Source extract =
++++++++
The series, which aired its final episode Sunday, features Nicole Kidman and Hugh Grant as Grace and Jonathan Fraser. The married couple, who are both doctors, have an idealized life in New York City with their son Henry. Grace and Jonathan are both doctors, but they work in different fields — Grant’s character is a pediatric oncologist and Kidman’s is a therapist.

Despite the family’s idyllic life, the plot is shaken by the introduction of a much younger mother, Elena Alves, whose dead body is found the night of a school fundraiser attended by Manhattan’s most elite.

Viewers are blissfully unaware of the Fraser family’s connection to the crime until Jonathan goes missing, which is when we realize he’s the primary suspect. The pieces fall into place: Jonathan was having an affair with Alves and has fled the scene.



Throughout the next few episodes, Grace is followed by the press, a duo of detectives and Alves’s husband. As the story unravels, we’re not sure who’s killed Alves. Grace’s son, father and friends all have their secrets, and Jonathan is repeatedly questioned, leading to the unforgettable moment where he says “I didn’t kill the family dog… I killed the family sister.”

It was impossible for me not to draw comparisons between this series and “Big Little Lies,” which also stars Kidman and was created by David Kelley. Both shows are set in a wealthy community of parents and end in a trial, and both of Kidman’s characters have a violent husband who fathers a child with a young mom.

But as I kept watching, I realized there’s little to compare between the shows aside from Kidman’s equally mesmerizing performances as a scorned wife. The shows are different in style and tone, and the characters and stories move in different directions.
++++++++
Listed entries =

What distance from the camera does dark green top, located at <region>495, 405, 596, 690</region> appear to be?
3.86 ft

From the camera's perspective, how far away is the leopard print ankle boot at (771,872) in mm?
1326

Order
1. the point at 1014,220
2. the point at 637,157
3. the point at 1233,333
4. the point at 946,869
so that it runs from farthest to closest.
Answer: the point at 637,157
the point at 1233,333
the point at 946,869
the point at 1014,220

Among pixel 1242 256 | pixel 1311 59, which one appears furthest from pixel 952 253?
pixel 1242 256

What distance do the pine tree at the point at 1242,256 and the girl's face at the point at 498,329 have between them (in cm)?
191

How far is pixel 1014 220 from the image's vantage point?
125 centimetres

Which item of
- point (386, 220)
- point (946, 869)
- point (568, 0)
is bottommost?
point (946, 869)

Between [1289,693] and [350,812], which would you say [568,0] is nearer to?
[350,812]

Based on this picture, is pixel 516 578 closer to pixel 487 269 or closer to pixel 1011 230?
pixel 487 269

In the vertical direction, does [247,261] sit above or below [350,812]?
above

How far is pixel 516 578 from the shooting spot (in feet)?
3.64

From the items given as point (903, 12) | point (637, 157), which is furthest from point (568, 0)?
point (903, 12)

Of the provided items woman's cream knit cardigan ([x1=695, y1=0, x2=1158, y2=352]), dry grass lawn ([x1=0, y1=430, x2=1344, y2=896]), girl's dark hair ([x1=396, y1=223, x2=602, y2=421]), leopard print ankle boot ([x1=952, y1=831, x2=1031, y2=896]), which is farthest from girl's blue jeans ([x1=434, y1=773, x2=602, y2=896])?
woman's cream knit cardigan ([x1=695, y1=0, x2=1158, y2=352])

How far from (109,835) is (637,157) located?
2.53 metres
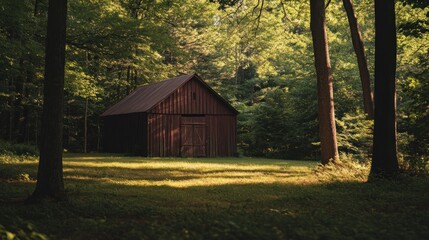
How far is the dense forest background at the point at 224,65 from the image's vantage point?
17797 millimetres

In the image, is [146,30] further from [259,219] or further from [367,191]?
[259,219]

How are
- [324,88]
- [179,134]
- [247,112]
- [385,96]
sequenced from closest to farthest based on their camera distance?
[385,96] → [324,88] → [179,134] → [247,112]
++++++++
Assigned task 1 =
Answer these questions from the series review:
(a) What kind of doctor is Jonathan?
(b) On the night of what event is Elena Alves's body found?
(c) Who created "Big Little Lies"?
Assigned task 2 =
Write out the series review word for word from "The series, which" to "is a therapist.".
Assigned task 3 =
Carry on writing the series review from where it stops.
The entries have no connection to the series review.

Exercise response 1 =
(a) A pediatric oncologist.
(b) A school fundraiser attended by Manhattan's most elite.
(c) David Kelley.

Exercise response 2 =
The series, which aired its final episode Sunday, features Nicole Kidman and Hugh Grant as Grace and Jonathan Fraser. The married couple, who are both doctors, have an idealized life in New York City with their son Henry. Grace and Jonathan are both doctors, but they work in different fields — Grant’s character is a pediatric oncologist and Kidman’s is a therapist.

Exercise response 3 =
Grace analyzes marriages for a living, but when it comes to her own, she doesn’t give us much. She is an unreliable narrator who is too wrapped up in the mystery to trust. She sticks by her husband, ignores the signs and helps to defend him. We even suspect her guilt rather than his.

She walks around the Upper East Side with her distinctive red curls and brightly colored velvet coats, going about her business and seeming just as clueless as we are, but she isn’t. She seems to be the innocent, unsuspecting wife who was thrust into a serious situation where she doesn’t belong. Why wouldn’t she stand by her charming husband — played effectively by the charismatic Grant — when he vehemently denies his guilt, defending himself and his love for Grace constantly?

Even as we don’t trust Grace — she may know more than she’s letting on — we are the same as her, all blindsided by Jonathan and assured of his innocence until the proof is spelled out in a grotesque murder sequence.

Was it too obvious for Jonathan to be the killer, or were we simply fooled by the man who saves children’s lives every day and shows kindness toward many? We even feel sympathy for Jonathan right before the final reveal as he cries when anticipating being separated from his son forever. The world was fooled by an amiable, rich white man, but he didn’t get away this time.